Meryem (44) suresinin 81-95. Ayetlerinde, “Onlar, kendilerine bir itibar ve kuvvet olsun diye Allah’tan başka tanrılar edindiler. Hayır, hayır! Onların ibadetlerini tanımayacaklar ve onlara hasım olacaklar. Görmedin mi? Biz, kâfirlerin üzerine, kendilerini iyice isyankârlığa sevk eden şeytanları gönderdik. Öyle ise onlar hakkında acele etme. Biz onlar için teker teker sayıyoruz. Takva sahiplerini heyet halinde çok merhametli olan Allah’ın huzurunda toplayacağımız gün. Günahkârları da susuz olarak cehenneme süreceyiz. O gün Rahman’ın nezdinde söz ve izin alandan başkalarının şefaate güçleri yetmeyecektir. "Rahman çocuk edindi" dediler. Hakikaten siz, pek çirkin bir şey ortaya attınız. Bundan dolayı, neredeyse gökler çatlayacak, yer yarılacak, dağlar yıkılıp düşecektir! Rahman’a çocuk isnadında bulunmaları yüzünden… Hâlbuki çocuk edinmek Rahman’ın şanına yakışmaz. Göklerde ve yerde olan herkes istisnasız, kul olarak Rahman’a gelecektir. O, bunların hepsini kuşatmış ve sayılarını tespit etmiştir. Bunların hepsi de kıyamet gününde O’nun huzuruna tek başına gelecektir”
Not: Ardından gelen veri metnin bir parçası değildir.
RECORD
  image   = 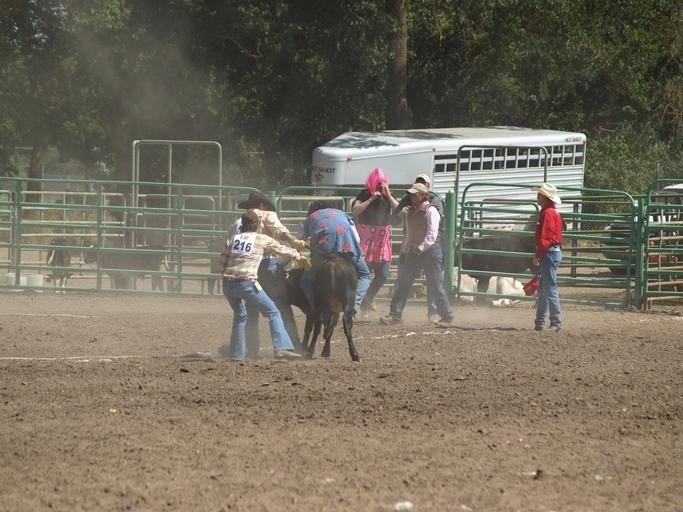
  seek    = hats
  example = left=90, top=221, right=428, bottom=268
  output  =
left=531, top=183, right=561, bottom=204
left=238, top=192, right=275, bottom=210
left=406, top=174, right=431, bottom=194
left=242, top=211, right=261, bottom=224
Taha (45) suresinin 108 – 109. Ayetlerinde, “O gün insanlar, davetçiye (İsrafil’e) uyacaklar. Ona karşı yan çizmek yoktur. Artık, çok esirgeyici Allah hürmetine sesler kısılmıştır. Bu yüzden, fısıltıdan başka bir ses işitemezsin. O gün, Rahman’ın izin verdiği ve sözünden hoşlandığından başkasının şefaati fayda vermez”
Şuara (47) suresinin 90 – 103. Ayetlerinde, ”Cennet, takva sahiplerine yaklaştırılır. Cehennem de azgınlara apaçık gösterilir. Onlara: Allah’tan gayrı taptıklarınız hani nerede? Denilir… Size yardım edebiliyorlar mı veya kendilerine yardımları dokunuyor mu? Onlar ve azgınlar oraya tepetaklak atılırlar. İblis bütün orduları da... Orada birbirleriyle çekişerek şöyle derler: Vallahi, biz gerçekten apaçık bir sapıklık içindeymişiz. Çünkü biz sizi âlemlerin Rabbi ile eşit tutuyorduk. Bizi ancak o günahkârlar saptırdı. "Şimdi artık bizim ne şefaatçilerimiz var" "Ne de yakın bir dostumuz" Ah keşke bizim için bir dönüş daha olsa da, müminlerden olsak! Bunda elbet büyük bir ders vardır; ama çokları iman etmezler”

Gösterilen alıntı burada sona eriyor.